2. I make less than I think I do - but it feels like more!
Which leads me to this point. When I make in alignment with my values, when I consciously #ditchfastmaking and make things that I really care about, like the quilt OR that I plan with care or like the envelope dress, then the amount of making I do is enough because it’s fulfilling.
I’ve used this analogy before but it’s the difference between making that is like a good meal versus making that is popcorn. They both taste delicious but one fills you up and makes you stronger, whereas the other doesn’t.
This took me years to understand. To plan. To check in with my values. To think about how certain types of making make me feel. To make in accordance with who I am and who I want to be.
3. I rarely get big expanses of time to make
The big expanses were all within two days as we were packing to leave on holiday. I made when I was supposed to be doing something else. Cleaning out the fridge. Washing the floors. Instead I disappeared and made two things and it was glorious!
But also important to note that I don’t get that much of it.
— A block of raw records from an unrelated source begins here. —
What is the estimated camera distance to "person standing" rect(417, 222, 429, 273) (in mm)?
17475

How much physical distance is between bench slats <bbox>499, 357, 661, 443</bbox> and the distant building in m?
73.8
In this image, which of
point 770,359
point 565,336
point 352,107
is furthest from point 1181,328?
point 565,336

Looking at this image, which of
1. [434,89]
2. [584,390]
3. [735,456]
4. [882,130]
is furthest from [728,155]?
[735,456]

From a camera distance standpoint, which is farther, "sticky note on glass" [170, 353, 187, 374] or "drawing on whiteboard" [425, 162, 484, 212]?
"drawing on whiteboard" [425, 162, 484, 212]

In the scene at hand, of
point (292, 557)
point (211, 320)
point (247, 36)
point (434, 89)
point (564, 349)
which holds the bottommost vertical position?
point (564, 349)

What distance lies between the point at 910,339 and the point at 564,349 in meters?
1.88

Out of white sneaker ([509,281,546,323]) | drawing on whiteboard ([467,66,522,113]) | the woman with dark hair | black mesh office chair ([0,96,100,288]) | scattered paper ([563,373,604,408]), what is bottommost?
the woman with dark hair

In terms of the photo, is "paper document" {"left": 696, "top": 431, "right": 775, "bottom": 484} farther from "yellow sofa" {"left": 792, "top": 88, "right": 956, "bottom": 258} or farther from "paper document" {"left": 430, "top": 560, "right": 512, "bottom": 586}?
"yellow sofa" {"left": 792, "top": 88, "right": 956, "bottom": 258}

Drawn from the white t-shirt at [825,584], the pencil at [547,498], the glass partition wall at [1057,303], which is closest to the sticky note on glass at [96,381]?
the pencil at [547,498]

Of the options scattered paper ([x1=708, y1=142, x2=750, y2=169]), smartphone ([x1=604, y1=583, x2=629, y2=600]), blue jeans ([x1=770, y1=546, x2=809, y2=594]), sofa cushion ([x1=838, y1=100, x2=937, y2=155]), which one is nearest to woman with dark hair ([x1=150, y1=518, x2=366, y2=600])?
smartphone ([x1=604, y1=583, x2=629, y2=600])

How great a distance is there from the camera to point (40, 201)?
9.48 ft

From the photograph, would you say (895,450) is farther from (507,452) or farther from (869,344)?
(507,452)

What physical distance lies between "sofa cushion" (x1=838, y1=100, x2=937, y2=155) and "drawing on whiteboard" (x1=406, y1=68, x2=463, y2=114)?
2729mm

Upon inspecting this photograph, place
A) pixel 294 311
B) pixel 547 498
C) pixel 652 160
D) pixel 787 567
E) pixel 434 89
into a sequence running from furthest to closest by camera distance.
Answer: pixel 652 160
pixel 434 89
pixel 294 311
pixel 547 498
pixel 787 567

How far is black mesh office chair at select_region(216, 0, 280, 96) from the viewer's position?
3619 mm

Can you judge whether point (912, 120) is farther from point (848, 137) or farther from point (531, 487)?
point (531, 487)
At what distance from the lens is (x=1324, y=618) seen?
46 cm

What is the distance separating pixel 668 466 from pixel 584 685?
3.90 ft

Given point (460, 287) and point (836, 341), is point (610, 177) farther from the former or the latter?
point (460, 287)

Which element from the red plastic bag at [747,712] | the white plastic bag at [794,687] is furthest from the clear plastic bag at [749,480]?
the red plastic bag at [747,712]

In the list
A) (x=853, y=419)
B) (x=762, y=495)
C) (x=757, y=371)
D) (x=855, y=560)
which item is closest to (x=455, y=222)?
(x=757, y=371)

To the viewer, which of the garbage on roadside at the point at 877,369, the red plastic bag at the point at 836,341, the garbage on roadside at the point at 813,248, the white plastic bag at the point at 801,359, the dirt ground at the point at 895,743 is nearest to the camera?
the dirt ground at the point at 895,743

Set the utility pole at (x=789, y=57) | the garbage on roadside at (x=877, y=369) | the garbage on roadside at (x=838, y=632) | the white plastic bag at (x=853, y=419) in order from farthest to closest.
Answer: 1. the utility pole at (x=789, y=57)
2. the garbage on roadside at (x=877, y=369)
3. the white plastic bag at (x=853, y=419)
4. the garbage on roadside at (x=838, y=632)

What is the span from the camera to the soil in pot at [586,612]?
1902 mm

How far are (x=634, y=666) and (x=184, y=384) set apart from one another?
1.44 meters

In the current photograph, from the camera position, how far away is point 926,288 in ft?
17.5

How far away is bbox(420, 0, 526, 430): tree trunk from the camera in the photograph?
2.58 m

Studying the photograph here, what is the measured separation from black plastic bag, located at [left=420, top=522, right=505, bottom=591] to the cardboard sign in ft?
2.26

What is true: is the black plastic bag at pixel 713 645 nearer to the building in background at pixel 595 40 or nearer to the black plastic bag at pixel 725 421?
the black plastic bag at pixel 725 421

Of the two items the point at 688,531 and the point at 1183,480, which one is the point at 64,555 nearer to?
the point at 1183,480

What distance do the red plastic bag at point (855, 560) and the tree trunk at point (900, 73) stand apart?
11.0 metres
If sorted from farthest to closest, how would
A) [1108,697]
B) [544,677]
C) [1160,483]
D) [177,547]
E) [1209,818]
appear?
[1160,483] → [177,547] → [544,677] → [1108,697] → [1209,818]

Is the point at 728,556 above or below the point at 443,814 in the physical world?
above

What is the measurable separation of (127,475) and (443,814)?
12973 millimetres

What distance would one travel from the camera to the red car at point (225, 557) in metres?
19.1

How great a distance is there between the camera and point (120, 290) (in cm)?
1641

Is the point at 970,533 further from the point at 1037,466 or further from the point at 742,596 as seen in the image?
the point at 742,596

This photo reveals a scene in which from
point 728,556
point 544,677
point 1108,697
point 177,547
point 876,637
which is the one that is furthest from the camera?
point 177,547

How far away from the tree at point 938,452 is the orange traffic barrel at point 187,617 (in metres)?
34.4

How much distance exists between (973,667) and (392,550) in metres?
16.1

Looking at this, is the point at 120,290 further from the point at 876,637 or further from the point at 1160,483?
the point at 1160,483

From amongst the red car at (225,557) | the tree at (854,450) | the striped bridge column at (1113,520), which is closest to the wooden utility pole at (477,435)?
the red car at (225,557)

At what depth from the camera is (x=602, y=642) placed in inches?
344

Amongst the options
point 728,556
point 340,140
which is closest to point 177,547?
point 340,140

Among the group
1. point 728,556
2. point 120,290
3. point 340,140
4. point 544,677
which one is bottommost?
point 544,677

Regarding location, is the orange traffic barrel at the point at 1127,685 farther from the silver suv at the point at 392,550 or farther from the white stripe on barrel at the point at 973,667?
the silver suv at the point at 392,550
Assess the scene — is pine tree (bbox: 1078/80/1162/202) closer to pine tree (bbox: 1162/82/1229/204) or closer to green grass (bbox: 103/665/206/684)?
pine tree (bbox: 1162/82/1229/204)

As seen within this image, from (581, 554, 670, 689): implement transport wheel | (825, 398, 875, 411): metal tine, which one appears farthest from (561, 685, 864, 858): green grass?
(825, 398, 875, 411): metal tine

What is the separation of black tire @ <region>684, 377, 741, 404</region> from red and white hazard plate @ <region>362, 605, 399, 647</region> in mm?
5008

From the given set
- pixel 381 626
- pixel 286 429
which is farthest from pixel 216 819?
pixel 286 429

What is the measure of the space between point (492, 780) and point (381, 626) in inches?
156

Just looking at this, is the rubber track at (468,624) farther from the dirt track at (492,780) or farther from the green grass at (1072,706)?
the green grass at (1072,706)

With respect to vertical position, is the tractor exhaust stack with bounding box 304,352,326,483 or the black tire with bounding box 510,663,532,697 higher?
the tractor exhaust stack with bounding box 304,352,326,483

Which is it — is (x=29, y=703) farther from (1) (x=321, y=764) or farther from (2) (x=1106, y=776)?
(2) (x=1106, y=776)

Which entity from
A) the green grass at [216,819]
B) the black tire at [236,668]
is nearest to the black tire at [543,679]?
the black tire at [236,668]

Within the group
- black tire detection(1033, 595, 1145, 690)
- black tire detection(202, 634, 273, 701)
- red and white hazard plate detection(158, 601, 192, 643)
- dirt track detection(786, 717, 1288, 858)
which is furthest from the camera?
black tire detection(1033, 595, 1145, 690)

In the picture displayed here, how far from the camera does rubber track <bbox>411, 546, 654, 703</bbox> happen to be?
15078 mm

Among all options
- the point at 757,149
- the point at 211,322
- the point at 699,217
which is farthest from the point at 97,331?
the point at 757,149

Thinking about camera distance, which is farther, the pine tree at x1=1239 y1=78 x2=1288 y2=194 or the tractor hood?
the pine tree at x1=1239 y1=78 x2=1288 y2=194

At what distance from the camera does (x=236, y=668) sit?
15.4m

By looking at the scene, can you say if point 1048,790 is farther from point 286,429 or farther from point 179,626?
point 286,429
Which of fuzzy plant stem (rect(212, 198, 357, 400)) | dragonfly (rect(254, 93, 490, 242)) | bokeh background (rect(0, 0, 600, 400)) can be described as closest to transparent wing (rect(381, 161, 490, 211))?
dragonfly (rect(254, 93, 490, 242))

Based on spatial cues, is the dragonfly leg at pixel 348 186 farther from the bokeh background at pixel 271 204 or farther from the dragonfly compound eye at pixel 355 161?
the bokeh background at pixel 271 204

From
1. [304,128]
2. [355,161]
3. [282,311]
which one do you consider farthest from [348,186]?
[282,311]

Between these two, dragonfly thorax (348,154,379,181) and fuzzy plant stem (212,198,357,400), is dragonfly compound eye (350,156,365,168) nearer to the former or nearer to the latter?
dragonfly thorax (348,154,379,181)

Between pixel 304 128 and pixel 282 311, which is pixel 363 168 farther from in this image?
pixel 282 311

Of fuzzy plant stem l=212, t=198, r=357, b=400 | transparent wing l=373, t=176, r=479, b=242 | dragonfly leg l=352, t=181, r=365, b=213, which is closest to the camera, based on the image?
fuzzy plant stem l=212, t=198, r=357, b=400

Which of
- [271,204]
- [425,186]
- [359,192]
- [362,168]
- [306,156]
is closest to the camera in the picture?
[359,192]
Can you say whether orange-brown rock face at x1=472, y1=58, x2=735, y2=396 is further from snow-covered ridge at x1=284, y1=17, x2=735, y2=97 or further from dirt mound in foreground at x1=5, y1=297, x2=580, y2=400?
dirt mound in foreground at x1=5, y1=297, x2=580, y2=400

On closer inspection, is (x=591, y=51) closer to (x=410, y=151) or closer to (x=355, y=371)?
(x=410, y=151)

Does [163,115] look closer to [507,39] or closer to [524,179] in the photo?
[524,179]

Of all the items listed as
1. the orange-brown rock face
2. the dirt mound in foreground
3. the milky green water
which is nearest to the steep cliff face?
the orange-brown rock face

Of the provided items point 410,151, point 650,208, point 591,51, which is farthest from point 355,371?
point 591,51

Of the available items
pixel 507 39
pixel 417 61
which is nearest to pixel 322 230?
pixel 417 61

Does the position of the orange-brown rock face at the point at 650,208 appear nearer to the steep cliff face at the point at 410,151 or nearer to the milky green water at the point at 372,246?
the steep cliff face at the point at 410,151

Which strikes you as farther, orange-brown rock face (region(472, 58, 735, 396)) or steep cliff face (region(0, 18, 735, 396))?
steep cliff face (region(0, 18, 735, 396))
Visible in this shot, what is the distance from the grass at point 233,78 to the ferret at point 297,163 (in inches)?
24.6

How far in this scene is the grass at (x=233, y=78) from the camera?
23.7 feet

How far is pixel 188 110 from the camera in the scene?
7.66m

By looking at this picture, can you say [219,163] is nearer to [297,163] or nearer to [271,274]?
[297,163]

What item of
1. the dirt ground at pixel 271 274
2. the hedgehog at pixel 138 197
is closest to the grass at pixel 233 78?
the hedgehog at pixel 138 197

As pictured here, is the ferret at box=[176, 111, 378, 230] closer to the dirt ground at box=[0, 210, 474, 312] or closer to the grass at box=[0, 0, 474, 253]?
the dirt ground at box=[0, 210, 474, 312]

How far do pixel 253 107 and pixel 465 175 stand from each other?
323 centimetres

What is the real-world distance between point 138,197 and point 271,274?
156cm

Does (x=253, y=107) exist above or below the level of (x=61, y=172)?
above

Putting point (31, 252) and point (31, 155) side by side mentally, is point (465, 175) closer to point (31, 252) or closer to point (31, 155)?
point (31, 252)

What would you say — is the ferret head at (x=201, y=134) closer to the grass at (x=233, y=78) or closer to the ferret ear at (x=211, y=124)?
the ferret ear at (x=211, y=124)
And that is OK in this moment.
4. While I hate knitting socks - I love having socks to knit
A big part of why I make is for emotional regulation when things are stressful or boring. Socks are portable and I am grateful to them. In spite of the fact that I’m not a fan of 4ply, or skinny needles, and that I’m sometimes vaguely cross as I’m making them, they are sustaining.
5. I need so few materials.
I don’t have time to make the things I want to make. And if I do my list - as I do periodically of all the things I need to make over the coming months, and then add in one or two things I want to make, then it is super simple to see that I don’t need any more materials.
Stash Less is an ongoing practice for me that makes me feel gratitude and joy. True freedom comes from restriction. There is peace and alignment on the other side of this practice.
6. taking pretty photos iS FINDING beauty in the mess?
OK so it sounds like I’m coming full circle and contradicting myself on the way round but this is important I think. I spent some time thinking about whether or not taking pretty photos (and then posting them) was contributing to the problem? And of course it is. Of course!!! I’m snookering myself by making my own making practice look more like an Instagram reel than it does. But. But.
But, the flip side of it is that taking a pretty photo is a way of noticing the beauty where it is and also sometimes increasing the beauty of the moment. And beauty is sustaining. So… I don’t know. I need to ponder this some more to see if there are tweaks I can make to how I capture my ten minutes that are more uplifting for me but also more real? Chime in if you have thoughts about the catch-22-ness…
Anyway some new year thoughts and I’m so happy to be back in this space. Please join the newsletter if you want to hear when a new post has popped up.
Love to hear your thoughts on #10minofmaking and as always big love to you all.
Felicia x
- One thing that works for me is to use the spot calendar that Elise of enJOY it and Get To Work provides through her mailing list as a free download. Having a visual for how I am doing is a total joy.
- And I’m loving making and listening to the Huberman Lab podcast. Even though I’m studying psychology, this podcast blows me away each week as it is looking at the role that our neurobiology plays in how we feel and think and behave. I’ve just changed my whole writing setup so it now looks like this because of last weeks gem of an episode. If you want to feel more alert then this is for you!